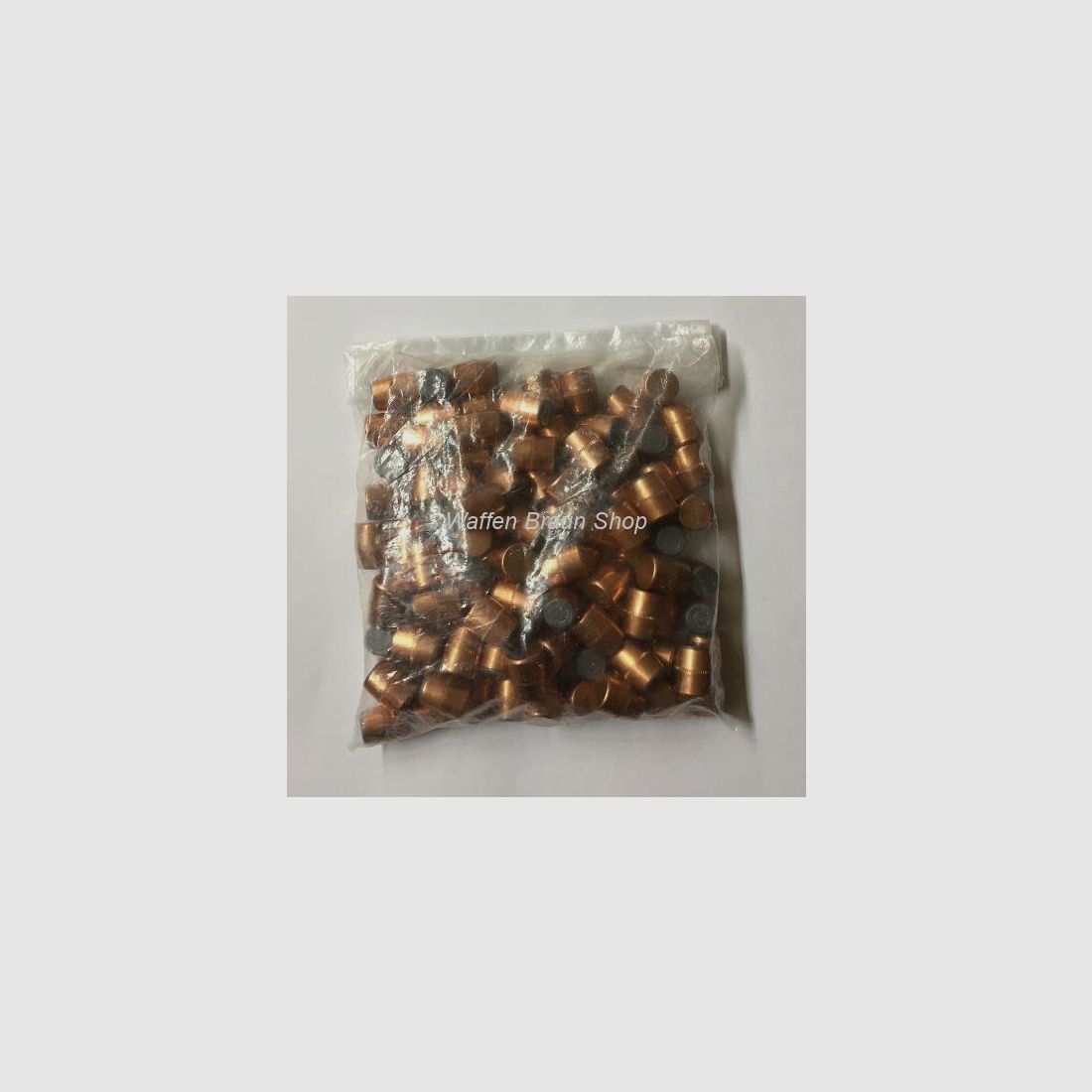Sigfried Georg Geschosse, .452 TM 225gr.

- - -

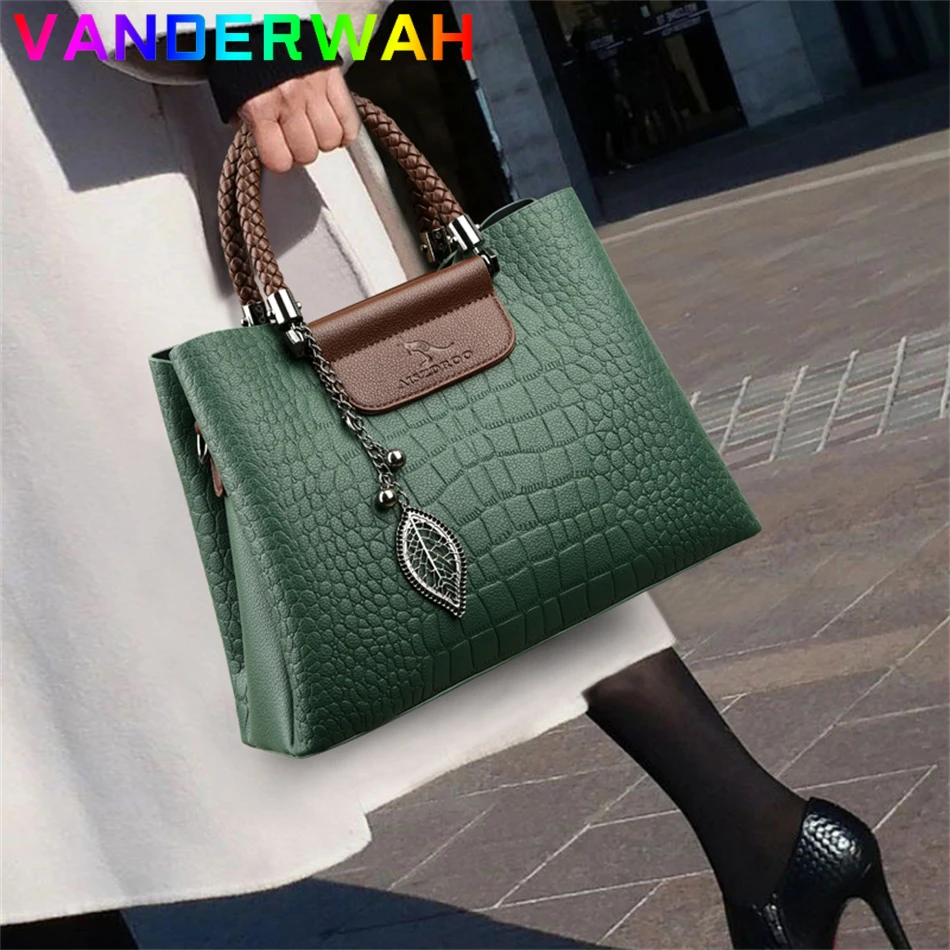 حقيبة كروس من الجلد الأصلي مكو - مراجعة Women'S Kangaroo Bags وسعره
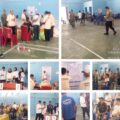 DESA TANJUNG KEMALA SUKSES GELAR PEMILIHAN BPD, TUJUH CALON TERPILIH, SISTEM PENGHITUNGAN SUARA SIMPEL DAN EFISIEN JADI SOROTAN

- - -

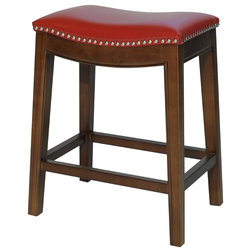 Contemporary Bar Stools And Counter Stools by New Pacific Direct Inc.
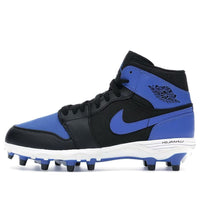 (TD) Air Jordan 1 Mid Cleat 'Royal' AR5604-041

- - -

### What is expected
Go back to the lines above and output, exactly as they stand, the ones from the line containing "Contemporary Bar Stools" to the line containing "(TD) Air Jordan". Leave all pictures behind.

### Response box
 Contemporary Bar Stools And Counter Stools by New Pacific Direct Inc.
 (TD) Air Jordan 1 Mid Cleat 'Royal' AR5604-041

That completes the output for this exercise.